- _Tasks to complete_
**a.** Please answer these questions about the forum thread on the giant grim reaper:
(i) About how tall does the reaper stand?
(ii) Which part of the reaper is animated, and how does it move?
(iii) What did the poster expect a giant inflatable would get the kids to do?
**b.** Pick up the forum thread on the giant inflatable grim reaper from its last line and write the post that comes next.

- _Text to read_
══════════════════════════════

# My new giant grim reaper...



## z0mbie st0mp (Oct 9, 2010)

When i saw it in the store, i had to have it...

He stands approximately 12 feet tall... I'm about 6' 5"


----------



## RoxyBlue (Oct 6, 2008)

Looks as if he's pointing to his next victim


----------



## Georgeb68 (Mar 26, 2013)

Pretty cool!


----------



## z0mbie st0mp (Oct 9, 2010)

RoxyBlue said:


> Looks as if he's pointing to his next victim


Hope not!

That arm is actually animated, it moves up and down... Pretty neat.

Last year was my first year in this neighborhood, and i noticed a lot of kids passed our house because all the houses around me are vacant.

So i figured a giant inflatable would bring them closer and they would see all my other cool stuff!


----------



## Hairazor (Mar 13, 2012)

That ought to get you noticed!


----------



## Headless (Sep 4, 2011)

^ What Hairazor said - he's a beauty!


----------



## Wispurs (Oct 9, 2012)

══════════════════════════════

[Records from the dataset]
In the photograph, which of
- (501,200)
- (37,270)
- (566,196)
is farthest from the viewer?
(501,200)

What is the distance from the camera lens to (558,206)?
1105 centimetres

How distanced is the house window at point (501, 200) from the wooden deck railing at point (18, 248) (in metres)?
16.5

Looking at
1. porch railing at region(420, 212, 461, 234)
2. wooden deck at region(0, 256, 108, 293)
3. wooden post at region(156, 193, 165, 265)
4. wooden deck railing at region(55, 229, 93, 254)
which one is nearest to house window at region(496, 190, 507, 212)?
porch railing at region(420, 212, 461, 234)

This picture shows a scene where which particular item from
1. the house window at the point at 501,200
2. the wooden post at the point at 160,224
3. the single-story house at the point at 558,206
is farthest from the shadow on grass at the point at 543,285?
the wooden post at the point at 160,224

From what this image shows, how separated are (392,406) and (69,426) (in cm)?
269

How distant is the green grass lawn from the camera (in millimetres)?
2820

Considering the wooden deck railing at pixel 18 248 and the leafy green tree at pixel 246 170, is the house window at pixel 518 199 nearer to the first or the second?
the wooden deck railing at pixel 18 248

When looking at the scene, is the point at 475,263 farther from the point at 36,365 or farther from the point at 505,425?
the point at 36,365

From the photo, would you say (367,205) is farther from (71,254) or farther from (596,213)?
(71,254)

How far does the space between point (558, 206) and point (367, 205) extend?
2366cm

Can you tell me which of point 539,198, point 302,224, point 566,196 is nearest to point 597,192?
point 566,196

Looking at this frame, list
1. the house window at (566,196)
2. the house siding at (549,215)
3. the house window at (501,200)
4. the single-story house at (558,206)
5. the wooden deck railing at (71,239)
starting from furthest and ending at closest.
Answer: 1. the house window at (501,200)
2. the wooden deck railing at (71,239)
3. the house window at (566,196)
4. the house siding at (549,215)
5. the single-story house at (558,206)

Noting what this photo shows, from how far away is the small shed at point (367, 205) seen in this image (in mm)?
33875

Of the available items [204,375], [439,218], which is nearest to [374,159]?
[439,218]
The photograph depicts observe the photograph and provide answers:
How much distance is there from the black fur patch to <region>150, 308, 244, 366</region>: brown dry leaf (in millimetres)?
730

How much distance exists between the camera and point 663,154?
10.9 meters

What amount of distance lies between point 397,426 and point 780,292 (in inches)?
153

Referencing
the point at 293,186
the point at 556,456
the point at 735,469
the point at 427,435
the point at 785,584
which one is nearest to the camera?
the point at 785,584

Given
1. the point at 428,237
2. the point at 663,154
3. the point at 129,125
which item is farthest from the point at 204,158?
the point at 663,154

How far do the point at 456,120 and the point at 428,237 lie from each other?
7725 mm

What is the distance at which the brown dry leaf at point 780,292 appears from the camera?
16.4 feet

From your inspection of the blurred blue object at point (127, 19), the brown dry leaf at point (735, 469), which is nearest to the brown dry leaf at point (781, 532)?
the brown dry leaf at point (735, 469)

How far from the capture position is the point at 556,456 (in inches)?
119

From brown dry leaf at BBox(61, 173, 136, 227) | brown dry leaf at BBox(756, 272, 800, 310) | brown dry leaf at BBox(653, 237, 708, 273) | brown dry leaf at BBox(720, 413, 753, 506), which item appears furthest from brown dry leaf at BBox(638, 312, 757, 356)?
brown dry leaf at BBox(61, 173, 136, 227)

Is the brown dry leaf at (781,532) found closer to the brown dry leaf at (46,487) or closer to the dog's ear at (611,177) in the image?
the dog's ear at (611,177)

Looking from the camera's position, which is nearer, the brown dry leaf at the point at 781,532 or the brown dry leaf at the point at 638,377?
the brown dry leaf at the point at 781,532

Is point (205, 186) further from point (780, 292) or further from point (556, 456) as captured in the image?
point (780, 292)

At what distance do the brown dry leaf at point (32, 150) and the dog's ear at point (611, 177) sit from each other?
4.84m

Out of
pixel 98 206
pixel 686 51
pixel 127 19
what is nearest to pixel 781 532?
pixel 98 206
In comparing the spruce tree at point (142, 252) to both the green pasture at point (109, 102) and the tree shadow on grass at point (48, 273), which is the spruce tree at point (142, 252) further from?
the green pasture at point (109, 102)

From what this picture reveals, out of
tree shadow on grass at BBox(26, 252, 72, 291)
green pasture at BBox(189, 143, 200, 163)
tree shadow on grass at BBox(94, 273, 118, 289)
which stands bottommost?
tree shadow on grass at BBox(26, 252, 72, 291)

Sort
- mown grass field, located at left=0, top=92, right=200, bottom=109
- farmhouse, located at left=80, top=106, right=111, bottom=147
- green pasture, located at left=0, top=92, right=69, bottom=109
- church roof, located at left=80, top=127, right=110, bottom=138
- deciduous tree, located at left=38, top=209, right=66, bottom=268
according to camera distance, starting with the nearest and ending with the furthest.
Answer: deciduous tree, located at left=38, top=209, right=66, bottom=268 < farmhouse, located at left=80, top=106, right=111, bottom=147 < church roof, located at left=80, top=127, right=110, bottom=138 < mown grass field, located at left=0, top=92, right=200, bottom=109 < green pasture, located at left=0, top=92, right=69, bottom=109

══════════════════════════════

- _The replies_
**a.**
(i) Approximately 12 feet.
(ii) The arm, which moves up and down.
(iii) Come closer to the house and see all the poster's other cool stuff.

**b.**
that would make me what to come and check things out.


----------



## Daphne (Oct 18, 2006)

I missed this last year. Holy cow that thing is ginormous!!

My dearest Frank (inflatable) who was the beginning of my haunting probably 10 years ago or possibly more "died" last year. His hands literally shredded and he collapsed. Weirdly enough, the rest of him was fine but while tying his hands in a knot worked to inflate him, I figured that would scare the daylights out of kids to have a friendly Frankenstein with no hands! He was kind of scary looking like that!

I wouldn't mind having something like this guy as a replacement! Very cool!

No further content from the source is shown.